**What to do**
Each record that follows is to be transcribed exactly, excluding its images.

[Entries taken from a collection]
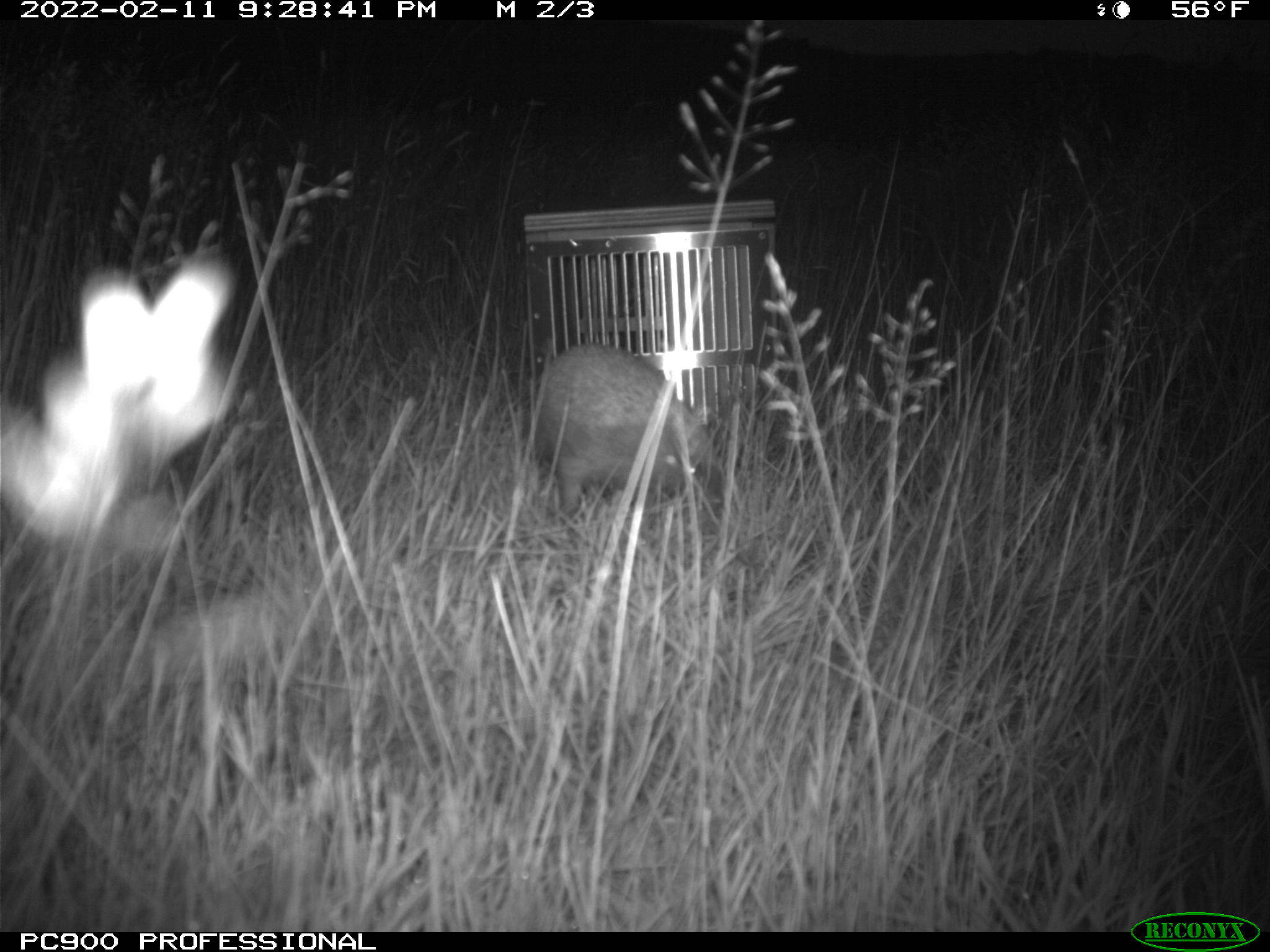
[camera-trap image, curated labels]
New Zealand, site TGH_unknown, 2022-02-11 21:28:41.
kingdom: Animalia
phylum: Chordata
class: Mammalia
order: Eulipotyphla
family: Erinaceidae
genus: Erinaceus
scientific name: Erinaceus europaeus europaeus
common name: european hedgehog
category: hedgehog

**Written response**
[camera-trap image, curated labels]
New Zealand, site TGH_unknown, 2022-02-11 21:28:41.
kingdom: Animalia
phylum: Chordata
class: Mammalia
order: Eulipotyphla
family: Erinaceidae
genus: Erinaceus
scientific name: Erinaceus europaeus europaeus
common name: european hedgehog
category: hedgehog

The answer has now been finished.